▸ **Activity list**
(A) Answer these from the Miami Intermodal Center profile:
(i) How many cars does the Rental Car Center have space for?
(ii) What project delivery or contract method is named?
(iii) On what date did the FDOT Program Elements loan close?
(B) Extend the Miami Intermodal Center profile with a few more sentences that pick up right after its final line.

▸ **Passage shown**
************
Roadway improvements - Construction began in June 2003 and was completed in May 2008.

Fiscal Year Closed: 
FY1999
Project Description: 

The Miami Intermodal Center (MIC) comprises a multi-year program of ground access improvements to and within Miami International Airport (MIA). Major project elements include:

  • Miami Central Station (MCS) - Intermodal center for transit (Metrorail), commuter rail (Tri-Rail), Amtrak, and intercity bus services
  • Rental Car Center (RCC) - New rental car facility consolidating rental car operations at the airport and providing space for 10,000 cars
  • MIA Mover - Automated airport people mover to connect MIA to the MCS and RCC
  • Various roadway improvements to improve airport access
Funding Sources: 

Federal:

- Federal funding (grants) - $6 million

- TIFIA loan - $270 million (capitalized interest - $46 million)

State:

- State Transportation Trust Fund (STTF) loan - $245 million

- Florida SIB Loan - $70 million

- Other state funding (grants) - $1,048 million

Local:

- MDAD - $155 million

- Miami-Dade Expressway Authority (toll revenue) - $86 million

- Dedicated and ancillary revenues (customer facility charges, rent, and lease revenue) - $117 million

Project Delivery / Contract Method: 

Construction Management at Risk

Project Participants: 
None
Project Advisors / Consultants: 

AECOM (Construction Manager) and 82 subconsultants

To USDOT TIFIA JPO:

TIFIA Legal Advisor: Nixon Peabody

TIFIA Financial Advisor: Montague DeRose

Project Lender(s): 
Bondholders, USDOT TIFIA
TIFIA Credit Assistance Detail: 

The FDOT Program Elements loan closed on June 9, 2000. The initial loan size was $269 million; to be repaid from fuel tax revenues.
************
▸ **Data section**
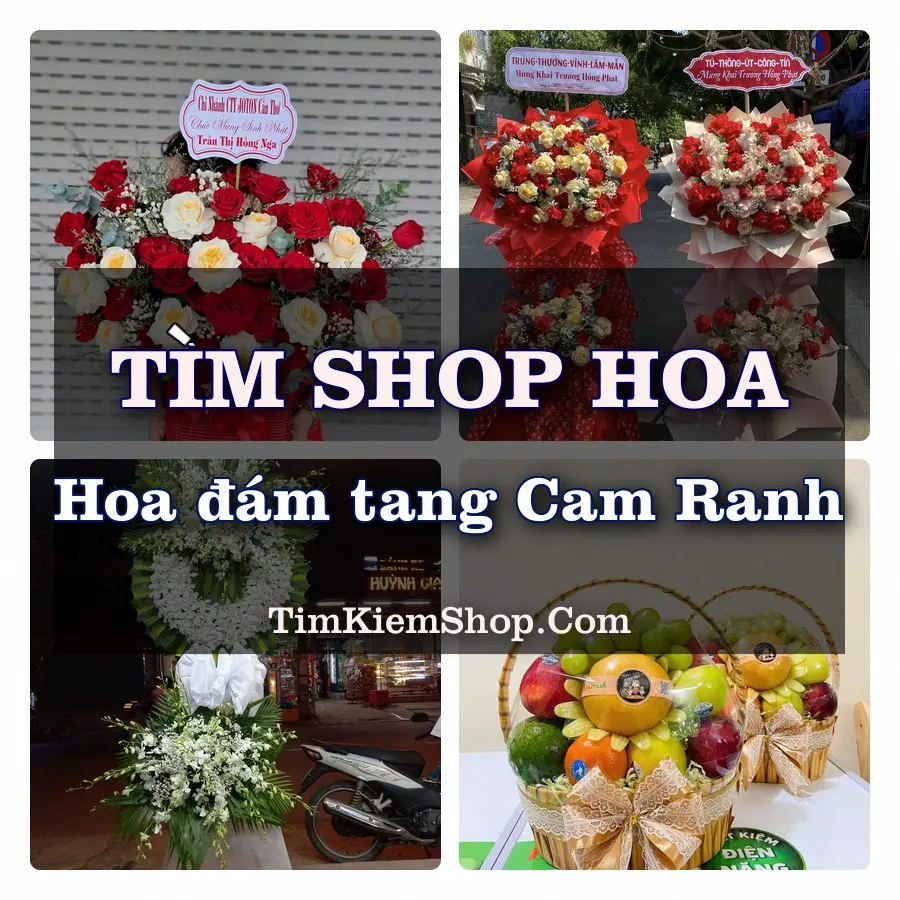 Tìm Shop Đặt Hoa Đám Tang Cam Ranh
************
▸ **Numbered answers**
(A)
(i) 10,000 cars
(ii) Construction Management at Risk
(iii) June 9, 2000

(B)
Financial Status: 
The FDOT Program Elements TIFIA loan was prepaid by FDOT on July 3, 2006 in the amount of $17.1 million including interest, 24 years ahead of the originally scheduled maturity date. Of the $269 million, only $15 million was withdrawn because FDOT replaced it with a more competitive internal loan through the STTF.
Innovations: 
  • Use of the Construction Management at Risk (CM) project delivery method that provides the opportunity to begin construction prior to design completion, centralize risk and responsibility under one contract, and guarantee completion of the project at a negotiated price. The CM is compensated in the pre-construction phase by a negotiated fixed fee. After the award of Guaranteed Maximum Price (GMP) construction contracts, the CM manages a fast-track construction program and construction starts before all design is complete. The CM is required to pre-qualify all subcontractors with all trade contracts being competitively bid. Consequently, all construction work will be competitively procured.
  • A Joint Development program has been established for the MIC to capture the economic development potential in the area and enhance the functionality of the MIC by encouraging public transit use.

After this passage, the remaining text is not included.